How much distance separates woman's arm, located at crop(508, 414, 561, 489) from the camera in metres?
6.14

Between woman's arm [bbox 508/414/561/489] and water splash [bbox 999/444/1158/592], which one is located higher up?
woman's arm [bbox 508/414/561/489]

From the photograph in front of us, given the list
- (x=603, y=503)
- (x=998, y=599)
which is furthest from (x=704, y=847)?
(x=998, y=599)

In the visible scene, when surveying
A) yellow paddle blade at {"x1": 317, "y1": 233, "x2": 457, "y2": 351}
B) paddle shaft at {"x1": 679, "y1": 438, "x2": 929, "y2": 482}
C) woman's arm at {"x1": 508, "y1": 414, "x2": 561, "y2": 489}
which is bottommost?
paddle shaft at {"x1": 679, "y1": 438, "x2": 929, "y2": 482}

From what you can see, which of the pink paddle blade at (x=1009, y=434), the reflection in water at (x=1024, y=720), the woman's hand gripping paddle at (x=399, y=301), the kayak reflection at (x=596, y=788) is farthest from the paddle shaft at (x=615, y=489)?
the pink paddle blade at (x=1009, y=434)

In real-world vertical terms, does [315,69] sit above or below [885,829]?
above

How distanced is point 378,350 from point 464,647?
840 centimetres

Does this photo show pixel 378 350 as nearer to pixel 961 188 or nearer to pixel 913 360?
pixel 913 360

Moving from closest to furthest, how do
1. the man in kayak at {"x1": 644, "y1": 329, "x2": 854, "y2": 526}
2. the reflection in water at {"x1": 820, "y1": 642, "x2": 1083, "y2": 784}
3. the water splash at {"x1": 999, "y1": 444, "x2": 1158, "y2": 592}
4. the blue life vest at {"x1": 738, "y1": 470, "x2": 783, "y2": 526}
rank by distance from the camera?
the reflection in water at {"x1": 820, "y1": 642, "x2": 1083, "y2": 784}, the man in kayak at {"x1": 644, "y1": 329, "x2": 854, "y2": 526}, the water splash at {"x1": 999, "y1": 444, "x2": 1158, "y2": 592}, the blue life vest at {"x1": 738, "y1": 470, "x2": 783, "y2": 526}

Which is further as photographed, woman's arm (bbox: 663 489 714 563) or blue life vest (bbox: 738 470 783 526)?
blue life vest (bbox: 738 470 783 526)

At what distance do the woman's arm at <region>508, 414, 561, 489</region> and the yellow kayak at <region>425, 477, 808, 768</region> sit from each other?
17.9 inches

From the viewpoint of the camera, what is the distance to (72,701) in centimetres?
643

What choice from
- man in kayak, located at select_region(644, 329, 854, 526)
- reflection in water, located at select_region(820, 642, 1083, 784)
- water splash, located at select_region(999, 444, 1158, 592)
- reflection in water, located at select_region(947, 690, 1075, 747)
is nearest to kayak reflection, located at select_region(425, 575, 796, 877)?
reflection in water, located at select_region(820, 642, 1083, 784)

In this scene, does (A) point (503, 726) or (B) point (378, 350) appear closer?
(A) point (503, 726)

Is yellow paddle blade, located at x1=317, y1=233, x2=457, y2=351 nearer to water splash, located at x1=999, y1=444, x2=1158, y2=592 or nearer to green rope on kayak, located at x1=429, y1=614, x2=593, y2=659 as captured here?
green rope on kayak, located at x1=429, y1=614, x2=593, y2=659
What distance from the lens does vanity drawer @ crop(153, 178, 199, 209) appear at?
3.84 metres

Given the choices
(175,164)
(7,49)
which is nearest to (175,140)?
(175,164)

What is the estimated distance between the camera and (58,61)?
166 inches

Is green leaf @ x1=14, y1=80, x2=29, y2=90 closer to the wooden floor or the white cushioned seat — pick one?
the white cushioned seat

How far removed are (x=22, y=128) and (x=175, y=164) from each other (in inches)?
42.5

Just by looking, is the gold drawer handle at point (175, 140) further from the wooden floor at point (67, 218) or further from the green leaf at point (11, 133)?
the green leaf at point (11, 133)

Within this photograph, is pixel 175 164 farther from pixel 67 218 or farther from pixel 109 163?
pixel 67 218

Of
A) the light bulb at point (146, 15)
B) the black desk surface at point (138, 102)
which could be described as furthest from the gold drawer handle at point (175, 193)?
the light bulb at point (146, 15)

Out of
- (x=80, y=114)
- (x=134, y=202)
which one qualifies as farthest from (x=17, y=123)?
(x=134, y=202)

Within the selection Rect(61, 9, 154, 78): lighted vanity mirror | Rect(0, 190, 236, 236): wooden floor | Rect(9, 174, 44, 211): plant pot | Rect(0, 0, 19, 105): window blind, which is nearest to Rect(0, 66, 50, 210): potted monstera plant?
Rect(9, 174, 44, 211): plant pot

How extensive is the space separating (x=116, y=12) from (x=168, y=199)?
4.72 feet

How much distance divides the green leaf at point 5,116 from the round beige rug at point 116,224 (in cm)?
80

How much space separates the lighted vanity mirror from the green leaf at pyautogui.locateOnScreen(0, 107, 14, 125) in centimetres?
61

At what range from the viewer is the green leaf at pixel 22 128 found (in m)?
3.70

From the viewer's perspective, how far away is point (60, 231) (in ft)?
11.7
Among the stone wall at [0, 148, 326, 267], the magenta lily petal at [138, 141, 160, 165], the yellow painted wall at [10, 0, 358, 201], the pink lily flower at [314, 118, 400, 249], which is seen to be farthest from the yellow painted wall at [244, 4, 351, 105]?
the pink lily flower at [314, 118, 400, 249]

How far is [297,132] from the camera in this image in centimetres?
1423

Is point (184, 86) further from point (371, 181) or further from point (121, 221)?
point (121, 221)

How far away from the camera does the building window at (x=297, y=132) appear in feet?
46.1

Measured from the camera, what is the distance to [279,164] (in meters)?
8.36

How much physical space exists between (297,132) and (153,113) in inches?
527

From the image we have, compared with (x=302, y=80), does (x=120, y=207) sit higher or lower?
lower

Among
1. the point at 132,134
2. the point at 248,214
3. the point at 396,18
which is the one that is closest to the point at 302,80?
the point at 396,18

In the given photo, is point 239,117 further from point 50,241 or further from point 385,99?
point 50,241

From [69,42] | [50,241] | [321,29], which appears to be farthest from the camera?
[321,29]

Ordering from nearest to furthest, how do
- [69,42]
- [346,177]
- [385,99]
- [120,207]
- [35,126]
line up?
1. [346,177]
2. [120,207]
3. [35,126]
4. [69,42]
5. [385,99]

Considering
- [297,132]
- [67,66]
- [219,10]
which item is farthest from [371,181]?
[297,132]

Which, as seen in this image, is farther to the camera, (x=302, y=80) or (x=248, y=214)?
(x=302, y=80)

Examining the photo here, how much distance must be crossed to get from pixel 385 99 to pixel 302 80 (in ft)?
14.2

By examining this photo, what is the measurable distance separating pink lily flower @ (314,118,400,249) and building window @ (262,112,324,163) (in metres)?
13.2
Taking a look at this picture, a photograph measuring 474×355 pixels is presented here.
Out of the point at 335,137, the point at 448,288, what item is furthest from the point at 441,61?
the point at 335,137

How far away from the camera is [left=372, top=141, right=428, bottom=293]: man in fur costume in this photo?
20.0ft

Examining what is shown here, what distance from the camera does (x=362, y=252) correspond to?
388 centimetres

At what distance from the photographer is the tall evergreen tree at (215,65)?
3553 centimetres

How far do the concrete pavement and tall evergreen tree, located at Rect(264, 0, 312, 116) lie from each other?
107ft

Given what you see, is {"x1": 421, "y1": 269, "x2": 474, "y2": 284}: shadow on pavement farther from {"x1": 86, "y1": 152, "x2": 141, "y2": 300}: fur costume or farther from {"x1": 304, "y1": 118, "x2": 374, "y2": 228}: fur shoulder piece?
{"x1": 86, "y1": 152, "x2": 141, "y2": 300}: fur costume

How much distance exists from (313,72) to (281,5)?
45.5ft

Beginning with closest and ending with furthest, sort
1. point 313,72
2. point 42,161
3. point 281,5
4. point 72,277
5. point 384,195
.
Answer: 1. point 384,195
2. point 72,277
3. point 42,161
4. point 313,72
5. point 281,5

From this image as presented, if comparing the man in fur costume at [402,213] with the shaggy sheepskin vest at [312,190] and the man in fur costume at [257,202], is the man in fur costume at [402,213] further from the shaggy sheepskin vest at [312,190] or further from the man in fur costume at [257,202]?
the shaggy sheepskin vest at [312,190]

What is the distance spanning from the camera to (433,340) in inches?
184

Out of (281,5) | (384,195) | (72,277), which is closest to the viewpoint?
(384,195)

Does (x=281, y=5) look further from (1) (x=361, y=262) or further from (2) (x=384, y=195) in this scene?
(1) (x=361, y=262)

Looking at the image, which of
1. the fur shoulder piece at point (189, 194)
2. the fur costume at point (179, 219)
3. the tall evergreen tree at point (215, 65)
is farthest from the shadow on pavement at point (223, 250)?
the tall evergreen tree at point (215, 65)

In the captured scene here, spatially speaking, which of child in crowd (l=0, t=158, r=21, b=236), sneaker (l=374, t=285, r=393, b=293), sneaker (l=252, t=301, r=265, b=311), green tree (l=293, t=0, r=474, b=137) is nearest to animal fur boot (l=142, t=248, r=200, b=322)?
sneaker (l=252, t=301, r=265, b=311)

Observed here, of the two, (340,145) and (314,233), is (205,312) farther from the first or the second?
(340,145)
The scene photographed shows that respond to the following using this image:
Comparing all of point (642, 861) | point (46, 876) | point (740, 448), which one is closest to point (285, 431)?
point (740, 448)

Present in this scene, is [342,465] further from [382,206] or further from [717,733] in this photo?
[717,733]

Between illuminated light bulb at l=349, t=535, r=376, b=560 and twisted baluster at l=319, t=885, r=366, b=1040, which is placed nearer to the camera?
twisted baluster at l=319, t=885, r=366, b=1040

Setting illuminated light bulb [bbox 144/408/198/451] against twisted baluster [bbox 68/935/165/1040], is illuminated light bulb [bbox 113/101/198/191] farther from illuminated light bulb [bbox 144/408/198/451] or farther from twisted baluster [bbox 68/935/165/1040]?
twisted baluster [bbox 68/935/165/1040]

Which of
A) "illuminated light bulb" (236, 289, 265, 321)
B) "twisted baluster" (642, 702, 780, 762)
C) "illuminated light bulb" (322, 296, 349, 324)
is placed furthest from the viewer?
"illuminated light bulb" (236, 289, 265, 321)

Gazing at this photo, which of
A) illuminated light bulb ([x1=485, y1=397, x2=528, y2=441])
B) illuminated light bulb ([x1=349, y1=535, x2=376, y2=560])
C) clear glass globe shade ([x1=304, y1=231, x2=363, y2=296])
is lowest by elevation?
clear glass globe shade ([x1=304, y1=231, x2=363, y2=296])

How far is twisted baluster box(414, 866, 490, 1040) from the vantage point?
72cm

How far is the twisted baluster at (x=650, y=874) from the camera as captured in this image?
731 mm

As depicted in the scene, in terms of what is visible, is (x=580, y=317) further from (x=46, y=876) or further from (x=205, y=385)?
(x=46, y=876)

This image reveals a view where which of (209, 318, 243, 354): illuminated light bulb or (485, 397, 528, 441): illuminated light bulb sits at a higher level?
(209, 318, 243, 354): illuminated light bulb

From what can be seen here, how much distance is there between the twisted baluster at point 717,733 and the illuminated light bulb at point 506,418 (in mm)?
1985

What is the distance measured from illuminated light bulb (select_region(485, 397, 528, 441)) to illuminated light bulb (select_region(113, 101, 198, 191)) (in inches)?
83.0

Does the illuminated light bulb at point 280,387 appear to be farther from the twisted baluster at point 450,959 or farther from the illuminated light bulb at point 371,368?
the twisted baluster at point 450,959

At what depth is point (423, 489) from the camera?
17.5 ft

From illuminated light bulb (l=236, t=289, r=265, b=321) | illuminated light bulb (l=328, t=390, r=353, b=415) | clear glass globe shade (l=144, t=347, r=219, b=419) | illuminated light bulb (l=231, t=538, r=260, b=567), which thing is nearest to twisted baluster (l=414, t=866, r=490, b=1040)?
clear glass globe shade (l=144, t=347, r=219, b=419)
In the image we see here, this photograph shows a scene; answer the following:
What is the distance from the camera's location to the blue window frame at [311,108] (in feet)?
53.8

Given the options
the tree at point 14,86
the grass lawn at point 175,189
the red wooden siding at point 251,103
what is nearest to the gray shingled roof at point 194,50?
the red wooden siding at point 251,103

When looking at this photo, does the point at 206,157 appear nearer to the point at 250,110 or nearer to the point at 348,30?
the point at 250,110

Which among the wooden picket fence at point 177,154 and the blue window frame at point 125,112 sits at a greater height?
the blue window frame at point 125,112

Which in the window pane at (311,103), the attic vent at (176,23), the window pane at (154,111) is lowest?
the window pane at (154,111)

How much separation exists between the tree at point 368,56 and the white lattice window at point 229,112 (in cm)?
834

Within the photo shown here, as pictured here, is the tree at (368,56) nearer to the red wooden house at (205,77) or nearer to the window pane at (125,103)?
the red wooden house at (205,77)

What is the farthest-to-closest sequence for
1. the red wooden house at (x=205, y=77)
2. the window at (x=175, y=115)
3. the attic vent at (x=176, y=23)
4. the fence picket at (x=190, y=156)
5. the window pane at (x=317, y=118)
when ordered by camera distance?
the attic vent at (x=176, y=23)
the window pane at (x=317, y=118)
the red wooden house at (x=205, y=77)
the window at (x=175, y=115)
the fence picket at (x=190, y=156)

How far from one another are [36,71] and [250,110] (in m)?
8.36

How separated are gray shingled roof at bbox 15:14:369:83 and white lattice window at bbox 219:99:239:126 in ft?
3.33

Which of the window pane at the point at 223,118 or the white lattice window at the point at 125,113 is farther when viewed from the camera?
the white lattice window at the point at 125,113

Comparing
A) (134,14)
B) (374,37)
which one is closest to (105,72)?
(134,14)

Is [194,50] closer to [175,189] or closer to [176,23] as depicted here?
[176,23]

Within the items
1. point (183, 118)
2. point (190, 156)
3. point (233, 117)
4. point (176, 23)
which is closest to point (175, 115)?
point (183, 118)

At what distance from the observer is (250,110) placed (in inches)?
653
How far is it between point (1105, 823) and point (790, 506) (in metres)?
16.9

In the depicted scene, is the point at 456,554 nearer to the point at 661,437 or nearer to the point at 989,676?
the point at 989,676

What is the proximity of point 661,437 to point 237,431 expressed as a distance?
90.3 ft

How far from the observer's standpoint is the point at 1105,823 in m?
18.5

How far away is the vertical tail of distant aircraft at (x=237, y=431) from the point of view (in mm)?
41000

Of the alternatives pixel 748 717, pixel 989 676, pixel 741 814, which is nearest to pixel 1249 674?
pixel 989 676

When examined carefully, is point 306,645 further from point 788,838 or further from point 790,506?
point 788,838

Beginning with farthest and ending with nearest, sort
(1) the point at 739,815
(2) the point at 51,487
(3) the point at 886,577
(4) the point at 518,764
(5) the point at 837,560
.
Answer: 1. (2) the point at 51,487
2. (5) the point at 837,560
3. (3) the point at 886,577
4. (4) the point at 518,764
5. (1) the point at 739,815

• **Your objective**: In the listing above, find the line with "Is [194,50] closer" and set down that line and all after it exactly, through the final line.

• **Worked answer**:
Is [194,50] closer to [175,189] or closer to [176,23] as depicted here?
[176,23]

Within the items
1. point (183, 118)
2. point (190, 156)
3. point (233, 117)
4. point (176, 23)
which is closest to point (175, 115)?
point (183, 118)

At what distance from the observer is (250,110) placed (in inches)?
653
How far is it between point (1105, 823) and point (790, 506) (in metres)?
16.9

In the depicted scene, is the point at 456,554 nearer to the point at 661,437 or nearer to the point at 989,676?
the point at 989,676

What is the proximity of point 661,437 to point 237,431 expressed as a distance?
90.3 ft

How far from the observer's standpoint is the point at 1105,823 in m?
18.5

How far away is the vertical tail of distant aircraft at (x=237, y=431) from the point of view (in mm)?
41000

Of the alternatives pixel 748 717, pixel 989 676, pixel 741 814, which is nearest to pixel 1249 674?
pixel 989 676

When examined carefully, is point 306,645 further from point 788,838 or further from point 790,506?
point 788,838

Beginning with farthest and ending with nearest, sort
(1) the point at 739,815
(2) the point at 51,487
(3) the point at 886,577
(4) the point at 518,764
(5) the point at 837,560
.
Answer: 1. (2) the point at 51,487
2. (5) the point at 837,560
3. (3) the point at 886,577
4. (4) the point at 518,764
5. (1) the point at 739,815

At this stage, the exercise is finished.